WRITTEN PROBLEM :: Reproduce the ginger beer thread below word for word, from "I started up" to "volume of GB?".

SUPPLIED TEXT ::
# ginger beer doesnt appear to be fermenting



## rhrosendorff (30/5/13)

I started up my first batch of ginger beer from scratch , its been 7 days and specific gravity hasn't dropped from 1.5 .... There doesn't appear to be any bubbling . 
I used saflager yeast but forgot to crash chill so i think the yeast might of died off as it was quite warm for a few days . When the temp dropped to 18 degrees i added some more yeast ... The brew tastes fine but i want to make it more alcoholic ! 
Help !


----------



## bum (30/5/13)

If gravity hasn't dropped there isn't any alcohol at all, so you could definitely do with more alcohol. A week is a long time to have a batch sitting around without active yeast in it.

What was the "more yeast" you added at 18C? How much did you add in what volume of GB?

What is the recipe, just out of interest?


----------



## rhrosendorff (5/6/13)

I used about 11 g of safale yeast to about 24 litres of gb.
For recipe I used 
600 g of ginger , 
1 kg of honey 
2 kg of sugar
4 lemons 
4 limes
some chilli, lemongrass and cinnamon
.
I got the base recipe off someone and added the chilli etc..
It tastes real good tho
.
Do you think it would be possible to try and start a fermentation now after about 2 weeks or start a new batch ??/
This has never happened to me before


----------



## rhrosendorff (5/6/13)

Oh and I added about 5 g more yeast 
......


----------



## bum (5/6/13)

I personally wouldn't bother throwing any more yeast at a batch that was already two weeks old without dropping. Something is very wrong. No clue what it is though - it is nothing in your ingredients as far as I can see. Did you change your sanitation regime or something?

Just realised that you haven't explicitly said that it still hasn't dropped. It really hasn't fermented at all?


----------



## chewy (5/6/13)

I for one am baffled...


----------



## charlie_b (25/6/13)

Any luck? I've got the same issue. Added kit yeast from Morgan's kit along with the yeast nutrient and nothing after three days. Fermenter is a little cold due to the cold snap but more or less 16-18 from the horribly inaccurate temp sticker.


----------



## StayatHomeDad (20/7/13)

I had the same problem on a 5gal batch I just started on the 15th. It sat for ~4 days with nary a sign of fermentation and the hydrometer didn't budge from 1.05. I added about some porter yeast I had laying around from a John Bull Porter kit and within 30mins, the carboy was going crazy. It's since slowed down a bit (4-6 times/min that the s lock would bubble but now at 1-2 times) and I plan on rechecking in 4-5 days when I check a porter I have going next to it. Otherwise, it sounds like we've got similar recipes and conditions. Might want to give that a try.


----------



## fletcher (20/7/13)

only thing i could think is that the yeast was potentially bad/spoiled or maybe pitched at a high temperature. i see you said "when the temp dropped". how high was it at the start?


----------

MATERIAL SUPPLIED ::
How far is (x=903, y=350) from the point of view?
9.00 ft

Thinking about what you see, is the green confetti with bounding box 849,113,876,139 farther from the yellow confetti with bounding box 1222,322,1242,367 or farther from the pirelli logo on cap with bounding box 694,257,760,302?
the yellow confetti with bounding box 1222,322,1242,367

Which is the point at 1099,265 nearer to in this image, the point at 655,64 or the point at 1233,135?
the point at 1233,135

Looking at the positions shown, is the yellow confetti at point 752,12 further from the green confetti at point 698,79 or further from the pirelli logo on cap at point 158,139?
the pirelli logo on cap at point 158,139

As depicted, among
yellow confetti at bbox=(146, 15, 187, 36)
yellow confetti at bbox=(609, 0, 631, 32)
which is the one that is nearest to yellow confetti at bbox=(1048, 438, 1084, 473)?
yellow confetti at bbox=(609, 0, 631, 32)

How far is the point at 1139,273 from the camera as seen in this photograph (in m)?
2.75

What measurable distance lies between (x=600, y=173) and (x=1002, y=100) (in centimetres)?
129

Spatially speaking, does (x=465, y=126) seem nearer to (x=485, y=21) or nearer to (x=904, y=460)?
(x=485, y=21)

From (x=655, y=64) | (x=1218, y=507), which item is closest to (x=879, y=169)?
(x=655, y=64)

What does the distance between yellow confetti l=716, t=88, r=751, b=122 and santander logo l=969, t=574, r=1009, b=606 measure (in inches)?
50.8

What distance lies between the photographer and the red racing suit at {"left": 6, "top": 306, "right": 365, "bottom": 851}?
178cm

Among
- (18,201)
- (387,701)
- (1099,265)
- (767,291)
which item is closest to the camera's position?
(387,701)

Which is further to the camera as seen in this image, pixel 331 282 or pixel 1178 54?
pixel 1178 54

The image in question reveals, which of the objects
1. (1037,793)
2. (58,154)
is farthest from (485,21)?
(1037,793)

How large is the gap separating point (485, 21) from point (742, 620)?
* * *
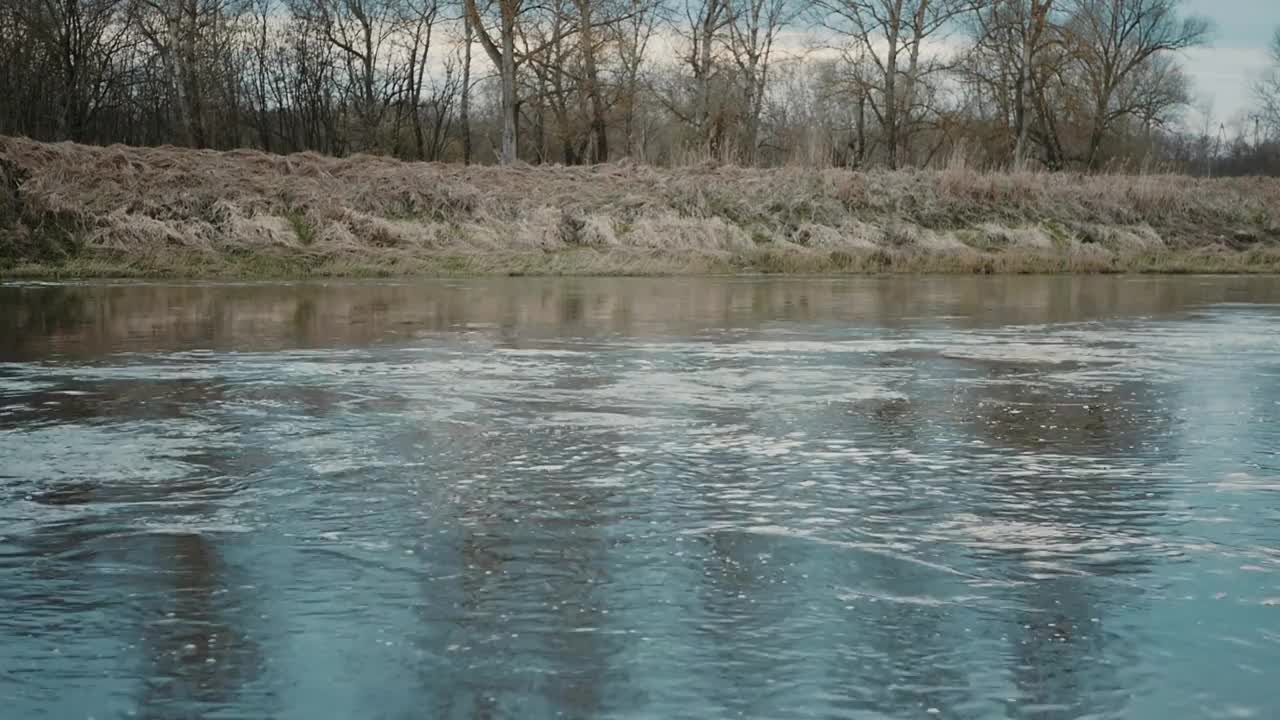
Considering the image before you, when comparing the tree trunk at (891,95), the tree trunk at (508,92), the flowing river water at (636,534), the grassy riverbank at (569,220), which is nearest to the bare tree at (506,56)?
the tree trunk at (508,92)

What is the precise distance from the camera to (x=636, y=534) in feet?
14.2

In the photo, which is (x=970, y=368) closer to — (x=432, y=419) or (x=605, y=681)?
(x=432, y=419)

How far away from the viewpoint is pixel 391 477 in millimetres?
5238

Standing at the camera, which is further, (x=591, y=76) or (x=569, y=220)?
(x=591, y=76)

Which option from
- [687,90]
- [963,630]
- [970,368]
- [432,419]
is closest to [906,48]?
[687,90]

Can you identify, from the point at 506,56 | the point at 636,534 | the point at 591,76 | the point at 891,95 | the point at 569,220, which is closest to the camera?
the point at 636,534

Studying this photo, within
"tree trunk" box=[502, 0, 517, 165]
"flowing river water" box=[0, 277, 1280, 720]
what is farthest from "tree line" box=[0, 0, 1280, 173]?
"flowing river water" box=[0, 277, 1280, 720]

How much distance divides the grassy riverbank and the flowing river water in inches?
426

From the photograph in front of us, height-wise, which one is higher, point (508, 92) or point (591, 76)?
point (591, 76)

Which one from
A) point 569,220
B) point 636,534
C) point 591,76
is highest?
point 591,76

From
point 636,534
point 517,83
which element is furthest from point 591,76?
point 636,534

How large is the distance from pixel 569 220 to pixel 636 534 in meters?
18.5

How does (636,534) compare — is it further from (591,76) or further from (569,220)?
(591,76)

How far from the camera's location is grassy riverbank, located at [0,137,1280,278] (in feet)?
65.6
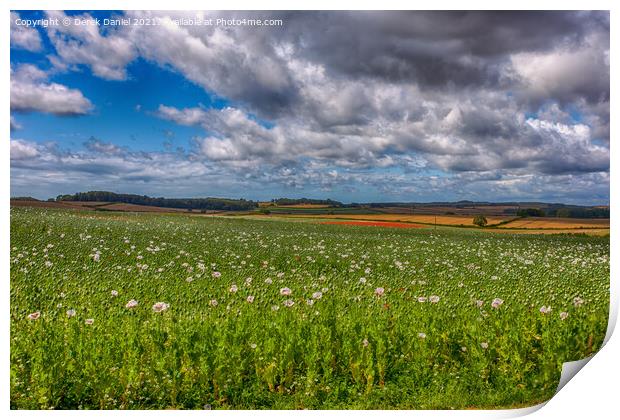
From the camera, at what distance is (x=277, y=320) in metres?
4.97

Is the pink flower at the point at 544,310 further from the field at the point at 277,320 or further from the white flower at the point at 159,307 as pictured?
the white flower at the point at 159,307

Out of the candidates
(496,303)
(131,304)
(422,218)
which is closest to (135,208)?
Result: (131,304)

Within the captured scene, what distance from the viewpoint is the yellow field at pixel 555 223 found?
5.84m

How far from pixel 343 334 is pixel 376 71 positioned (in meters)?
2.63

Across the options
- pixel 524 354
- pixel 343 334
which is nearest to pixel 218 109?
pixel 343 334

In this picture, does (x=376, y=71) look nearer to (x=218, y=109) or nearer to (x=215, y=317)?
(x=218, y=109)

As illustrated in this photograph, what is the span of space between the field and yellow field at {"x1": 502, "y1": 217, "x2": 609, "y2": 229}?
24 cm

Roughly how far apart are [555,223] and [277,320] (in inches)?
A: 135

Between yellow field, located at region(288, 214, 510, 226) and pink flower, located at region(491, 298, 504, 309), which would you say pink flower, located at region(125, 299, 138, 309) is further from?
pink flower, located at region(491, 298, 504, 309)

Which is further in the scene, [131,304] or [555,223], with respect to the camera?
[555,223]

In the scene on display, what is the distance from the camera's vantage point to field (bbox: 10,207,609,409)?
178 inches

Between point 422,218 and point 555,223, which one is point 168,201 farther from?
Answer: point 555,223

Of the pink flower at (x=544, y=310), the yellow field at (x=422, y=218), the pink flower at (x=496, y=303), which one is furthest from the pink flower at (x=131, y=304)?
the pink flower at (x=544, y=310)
---
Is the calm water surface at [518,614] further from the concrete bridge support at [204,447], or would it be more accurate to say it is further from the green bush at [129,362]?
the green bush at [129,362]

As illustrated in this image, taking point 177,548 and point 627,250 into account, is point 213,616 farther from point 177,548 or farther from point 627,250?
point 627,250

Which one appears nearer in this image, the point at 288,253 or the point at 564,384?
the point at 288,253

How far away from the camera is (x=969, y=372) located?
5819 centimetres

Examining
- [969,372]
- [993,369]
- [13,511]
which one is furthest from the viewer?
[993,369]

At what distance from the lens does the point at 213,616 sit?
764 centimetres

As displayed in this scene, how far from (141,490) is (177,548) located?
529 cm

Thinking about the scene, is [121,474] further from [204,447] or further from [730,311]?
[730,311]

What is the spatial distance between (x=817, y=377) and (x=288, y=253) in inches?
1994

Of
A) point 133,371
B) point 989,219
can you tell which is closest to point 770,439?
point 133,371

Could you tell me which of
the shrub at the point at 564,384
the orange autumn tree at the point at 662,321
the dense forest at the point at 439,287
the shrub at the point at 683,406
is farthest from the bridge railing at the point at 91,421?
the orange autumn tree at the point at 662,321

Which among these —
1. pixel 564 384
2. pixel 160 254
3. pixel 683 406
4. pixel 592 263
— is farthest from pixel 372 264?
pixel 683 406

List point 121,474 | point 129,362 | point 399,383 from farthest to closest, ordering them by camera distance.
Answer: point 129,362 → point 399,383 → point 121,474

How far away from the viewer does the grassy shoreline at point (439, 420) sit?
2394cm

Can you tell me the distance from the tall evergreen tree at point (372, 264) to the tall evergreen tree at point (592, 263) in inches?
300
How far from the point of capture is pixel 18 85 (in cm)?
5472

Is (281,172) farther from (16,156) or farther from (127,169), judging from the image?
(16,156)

FINAL RESULT ::
I started up my first batch of ginger beer from scratch , its been 7 days and specific gravity hasn't dropped from 1.5 .... There doesn't appear to be any bubbling . 
I used saflager yeast but forgot to crash chill so i think the yeast might of died off as it was quite warm for a few days . When the temp dropped to 18 degrees i added some more yeast ... The brew tastes fine but i want to make it more alcoholic ! 
Help !


----------



## bum (30/5/13)

If gravity hasn't dropped there isn't any alcohol at all, so you could definitely do with more alcohol. A week is a long time to have a batch sitting around without active yeast in it.

What was the "more yeast" you added at 18C? How much did you add in what volume of GB?